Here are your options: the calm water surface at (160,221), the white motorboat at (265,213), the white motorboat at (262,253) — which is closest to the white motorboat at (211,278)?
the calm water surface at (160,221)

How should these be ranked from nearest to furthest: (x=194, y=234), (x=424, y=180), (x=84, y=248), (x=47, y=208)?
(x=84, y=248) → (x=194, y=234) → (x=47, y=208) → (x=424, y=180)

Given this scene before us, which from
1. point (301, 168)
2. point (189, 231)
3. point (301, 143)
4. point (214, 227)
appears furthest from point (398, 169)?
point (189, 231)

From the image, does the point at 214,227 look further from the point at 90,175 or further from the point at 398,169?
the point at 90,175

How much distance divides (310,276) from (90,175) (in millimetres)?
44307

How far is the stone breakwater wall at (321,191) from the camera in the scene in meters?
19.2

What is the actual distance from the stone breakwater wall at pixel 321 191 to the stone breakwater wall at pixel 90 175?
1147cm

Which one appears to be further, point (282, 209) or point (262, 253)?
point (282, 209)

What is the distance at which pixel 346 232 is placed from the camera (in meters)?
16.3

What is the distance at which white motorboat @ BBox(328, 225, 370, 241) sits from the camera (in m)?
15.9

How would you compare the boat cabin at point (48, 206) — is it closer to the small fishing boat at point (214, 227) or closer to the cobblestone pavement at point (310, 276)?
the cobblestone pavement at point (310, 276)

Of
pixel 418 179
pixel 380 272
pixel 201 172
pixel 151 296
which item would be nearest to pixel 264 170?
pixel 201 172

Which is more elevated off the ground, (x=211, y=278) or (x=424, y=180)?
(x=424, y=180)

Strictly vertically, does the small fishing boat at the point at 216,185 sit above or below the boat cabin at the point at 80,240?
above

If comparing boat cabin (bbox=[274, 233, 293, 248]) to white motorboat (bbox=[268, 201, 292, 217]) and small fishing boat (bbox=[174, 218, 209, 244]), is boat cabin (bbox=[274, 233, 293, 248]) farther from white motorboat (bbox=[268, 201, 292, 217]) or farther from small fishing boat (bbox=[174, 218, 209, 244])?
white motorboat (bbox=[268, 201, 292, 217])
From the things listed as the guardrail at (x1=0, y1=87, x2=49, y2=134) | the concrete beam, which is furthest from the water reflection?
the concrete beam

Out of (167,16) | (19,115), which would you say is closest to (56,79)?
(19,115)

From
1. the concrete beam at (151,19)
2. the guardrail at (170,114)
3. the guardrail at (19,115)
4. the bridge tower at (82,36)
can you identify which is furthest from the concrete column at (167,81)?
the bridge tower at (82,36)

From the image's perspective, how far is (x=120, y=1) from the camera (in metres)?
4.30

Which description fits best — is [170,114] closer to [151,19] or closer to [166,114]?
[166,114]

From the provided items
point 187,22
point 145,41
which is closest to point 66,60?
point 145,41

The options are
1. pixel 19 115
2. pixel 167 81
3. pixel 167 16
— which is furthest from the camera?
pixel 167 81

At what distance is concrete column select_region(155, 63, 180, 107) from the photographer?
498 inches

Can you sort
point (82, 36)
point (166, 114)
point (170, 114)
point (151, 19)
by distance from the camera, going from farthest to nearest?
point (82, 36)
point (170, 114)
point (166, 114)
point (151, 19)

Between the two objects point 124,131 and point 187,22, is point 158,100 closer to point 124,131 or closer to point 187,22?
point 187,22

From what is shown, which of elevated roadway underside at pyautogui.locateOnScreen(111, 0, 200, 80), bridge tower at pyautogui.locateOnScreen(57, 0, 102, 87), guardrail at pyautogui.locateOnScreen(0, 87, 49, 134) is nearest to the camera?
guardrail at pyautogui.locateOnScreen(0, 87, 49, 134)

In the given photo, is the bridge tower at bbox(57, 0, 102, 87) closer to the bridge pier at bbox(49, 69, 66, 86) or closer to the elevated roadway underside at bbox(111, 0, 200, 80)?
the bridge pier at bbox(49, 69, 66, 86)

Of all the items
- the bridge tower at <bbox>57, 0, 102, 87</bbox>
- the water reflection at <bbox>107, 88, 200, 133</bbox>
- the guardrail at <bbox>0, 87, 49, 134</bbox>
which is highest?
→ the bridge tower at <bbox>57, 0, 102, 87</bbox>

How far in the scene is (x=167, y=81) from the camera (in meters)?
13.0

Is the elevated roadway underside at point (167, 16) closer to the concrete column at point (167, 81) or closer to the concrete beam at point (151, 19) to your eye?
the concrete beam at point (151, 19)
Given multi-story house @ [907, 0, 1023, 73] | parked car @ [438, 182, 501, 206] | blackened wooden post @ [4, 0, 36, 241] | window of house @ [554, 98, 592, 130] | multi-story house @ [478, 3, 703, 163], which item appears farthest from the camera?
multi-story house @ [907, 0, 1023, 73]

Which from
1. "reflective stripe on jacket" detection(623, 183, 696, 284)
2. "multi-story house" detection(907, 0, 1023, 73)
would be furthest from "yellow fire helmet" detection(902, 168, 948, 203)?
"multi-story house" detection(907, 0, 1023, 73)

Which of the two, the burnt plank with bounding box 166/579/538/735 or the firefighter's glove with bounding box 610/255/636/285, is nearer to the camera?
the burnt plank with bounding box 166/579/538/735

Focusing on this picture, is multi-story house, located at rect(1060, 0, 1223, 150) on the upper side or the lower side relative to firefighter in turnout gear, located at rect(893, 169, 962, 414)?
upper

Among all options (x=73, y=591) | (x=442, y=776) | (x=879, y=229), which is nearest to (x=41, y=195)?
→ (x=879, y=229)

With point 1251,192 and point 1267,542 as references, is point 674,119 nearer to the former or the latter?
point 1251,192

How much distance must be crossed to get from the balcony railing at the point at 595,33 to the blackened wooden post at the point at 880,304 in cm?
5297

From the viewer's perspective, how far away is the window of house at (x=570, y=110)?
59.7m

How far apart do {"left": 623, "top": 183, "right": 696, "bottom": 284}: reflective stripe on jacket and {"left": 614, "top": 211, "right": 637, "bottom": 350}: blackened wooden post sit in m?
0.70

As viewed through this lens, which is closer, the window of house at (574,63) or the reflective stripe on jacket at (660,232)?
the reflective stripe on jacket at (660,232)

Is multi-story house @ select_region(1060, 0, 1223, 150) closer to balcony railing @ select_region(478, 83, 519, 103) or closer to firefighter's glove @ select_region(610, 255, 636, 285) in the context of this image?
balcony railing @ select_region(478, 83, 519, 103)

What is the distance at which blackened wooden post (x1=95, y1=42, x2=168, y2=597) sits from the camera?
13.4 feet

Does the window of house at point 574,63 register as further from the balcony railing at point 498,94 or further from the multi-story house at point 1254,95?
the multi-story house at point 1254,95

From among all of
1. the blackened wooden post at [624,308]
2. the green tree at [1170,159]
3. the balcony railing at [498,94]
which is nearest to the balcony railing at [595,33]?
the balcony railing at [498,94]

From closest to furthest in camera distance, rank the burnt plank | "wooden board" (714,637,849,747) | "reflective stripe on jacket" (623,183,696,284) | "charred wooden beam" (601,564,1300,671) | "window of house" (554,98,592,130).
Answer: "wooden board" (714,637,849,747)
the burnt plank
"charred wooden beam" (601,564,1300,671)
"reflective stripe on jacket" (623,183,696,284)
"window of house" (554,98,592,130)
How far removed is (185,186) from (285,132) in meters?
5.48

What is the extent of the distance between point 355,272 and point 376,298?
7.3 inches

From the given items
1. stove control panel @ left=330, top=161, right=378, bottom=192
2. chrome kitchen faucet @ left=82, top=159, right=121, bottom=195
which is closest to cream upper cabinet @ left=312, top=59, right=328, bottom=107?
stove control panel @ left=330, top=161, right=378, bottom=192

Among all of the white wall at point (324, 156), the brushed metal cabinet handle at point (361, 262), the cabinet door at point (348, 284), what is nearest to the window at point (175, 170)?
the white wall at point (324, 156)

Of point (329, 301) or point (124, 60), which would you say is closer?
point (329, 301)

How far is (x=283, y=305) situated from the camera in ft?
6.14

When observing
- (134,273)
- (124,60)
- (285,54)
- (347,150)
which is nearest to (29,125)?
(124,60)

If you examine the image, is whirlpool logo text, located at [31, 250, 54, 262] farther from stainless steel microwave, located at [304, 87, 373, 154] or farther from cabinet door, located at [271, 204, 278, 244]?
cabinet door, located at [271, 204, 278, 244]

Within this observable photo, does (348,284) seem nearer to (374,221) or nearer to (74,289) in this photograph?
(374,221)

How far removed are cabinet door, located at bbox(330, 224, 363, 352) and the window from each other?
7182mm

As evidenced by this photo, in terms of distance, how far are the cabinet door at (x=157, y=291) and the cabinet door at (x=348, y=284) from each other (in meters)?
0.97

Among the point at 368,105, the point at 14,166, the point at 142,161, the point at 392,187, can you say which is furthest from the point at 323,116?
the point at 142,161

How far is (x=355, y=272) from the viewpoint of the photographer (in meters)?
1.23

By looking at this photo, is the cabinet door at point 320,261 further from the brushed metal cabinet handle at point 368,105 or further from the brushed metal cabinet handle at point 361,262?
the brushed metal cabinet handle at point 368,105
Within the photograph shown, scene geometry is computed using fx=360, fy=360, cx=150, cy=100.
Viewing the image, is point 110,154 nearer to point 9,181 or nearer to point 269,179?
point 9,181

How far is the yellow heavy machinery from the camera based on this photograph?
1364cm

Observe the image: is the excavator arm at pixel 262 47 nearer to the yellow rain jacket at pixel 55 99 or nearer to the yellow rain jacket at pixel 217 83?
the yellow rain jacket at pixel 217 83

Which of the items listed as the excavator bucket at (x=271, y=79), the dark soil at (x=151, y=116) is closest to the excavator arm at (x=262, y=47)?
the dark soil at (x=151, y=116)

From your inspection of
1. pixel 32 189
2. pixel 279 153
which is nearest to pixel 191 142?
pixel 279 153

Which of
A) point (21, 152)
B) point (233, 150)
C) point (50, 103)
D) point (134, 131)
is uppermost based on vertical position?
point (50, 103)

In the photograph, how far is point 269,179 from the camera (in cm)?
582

WHAT YOU SHOULD DO: Convert everything from the line containing "In the photograph, how" down to the last of the rows above into a JSON list of strings, one string per line, leaving out blank lines.

REPLY:
[
  "In the photograph, how far is point 269,179 from the camera (in cm)?",
  "582"
]